Posted by: BrooklynLove at May 18, 2009 8:09 PM

Didn't Gore win New York by a landslide? Why would anyone here regret voting for Nader?

Posted by: mgm at May 18, 2009 8:20 PM

If Ratner doesn't break ground by October, he loses his financing and it would be hard to get new financing in today's climate. The arena would be dead; no Brooklyn Nets. So the opponents do not have to "win" in court, they just have to delay him for five more months.

There will be a development of some kind one day on the AY site, hopefully it is better than what FCR proposed. I disagree that the neighborhood is blighted; I lived right across from the AY site on Dean St for a few months and I thought the neighborhood was great. If Bloomberg had some vision for the city, we could see something there that would capitalize on what exists and yet also be profitable for a developer.

Posted by: 146steven at May 18, 2009 9:02 PM

If it wasn't for Ratner's proposal we wouldn't be discussing development at this site at all. All the "wouldn't that be nice" concepts make for nice conversation but they are pure (and as you admit in your post) theory. The arena will go up, the buildings will follow, and the lot of you will move onto something else stylish to ignorantly debate.

Posted by: BrooklynLove at May 18, 2009 11:16 PM

"If it wasn't for Ratner's proposal we wouldn't be discussing development at this site at all."

Wrong.
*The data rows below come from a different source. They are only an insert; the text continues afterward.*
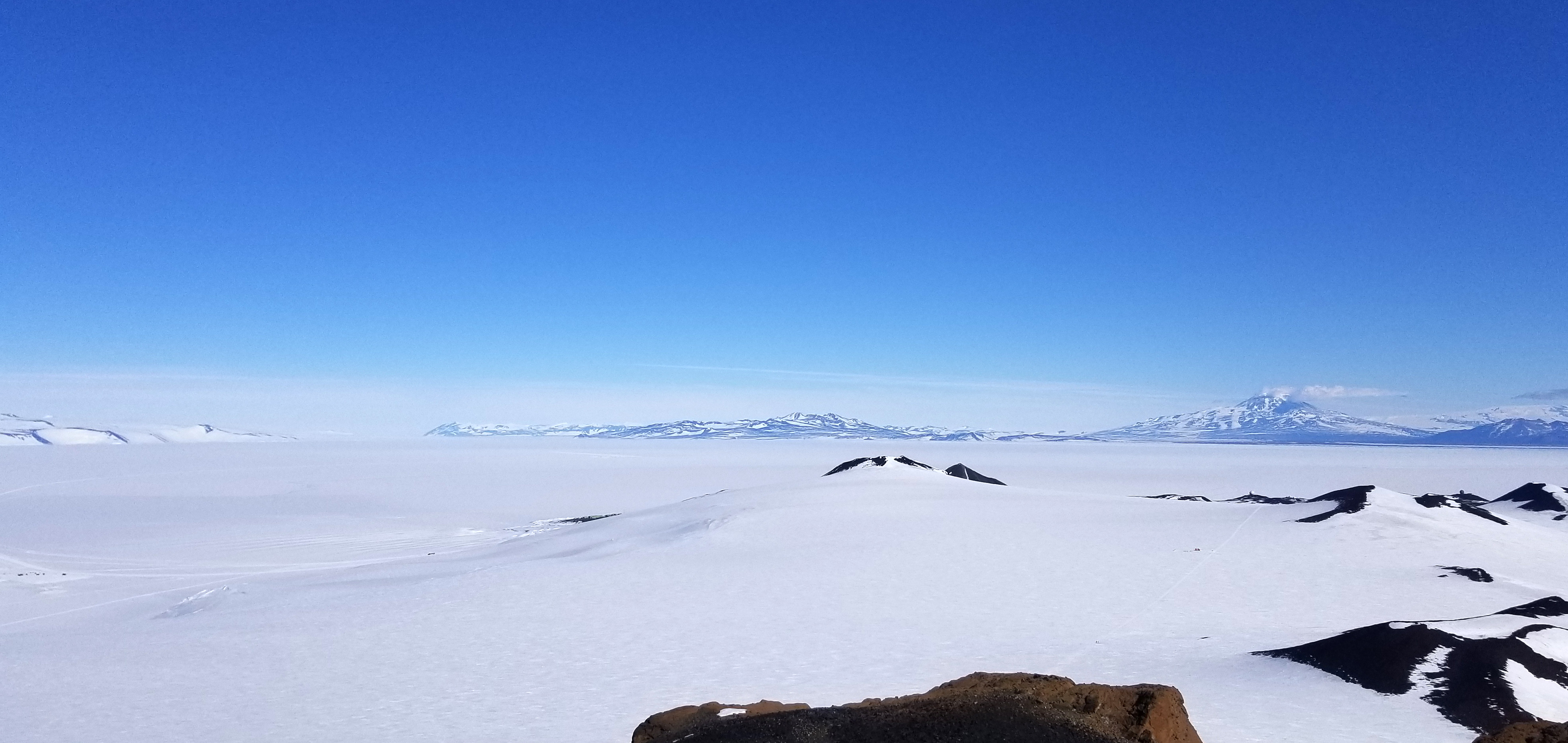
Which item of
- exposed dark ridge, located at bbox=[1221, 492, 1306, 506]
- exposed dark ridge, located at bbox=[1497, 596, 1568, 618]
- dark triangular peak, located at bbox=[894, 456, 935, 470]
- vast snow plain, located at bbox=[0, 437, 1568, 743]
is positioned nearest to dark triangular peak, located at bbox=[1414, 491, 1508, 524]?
vast snow plain, located at bbox=[0, 437, 1568, 743]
If it weren't for Ratner's proposal development at "this site" would be under way.

Posted by: brokeland at May 19, 2009 12:01 AM

Ok, explain then. Would the developer fairy be sprinkling new project dust here?

Posted by: BrooklynLove at May 19, 2009 6:56 AM

BrooklynLove,

You're comparing the Nets to the DODGERS?

Give me a break.

Posted by: Bob Marvin at May 19, 2009 11:11 AM

BTW, the Dodgers were never actually in PLG. Even though the media talked about Ebbets Field being in Flatbush, it was in Crown Heights. However, I'm told, when I've talked to people who lived here prior to 1957, that it was close enough to hear the cheering.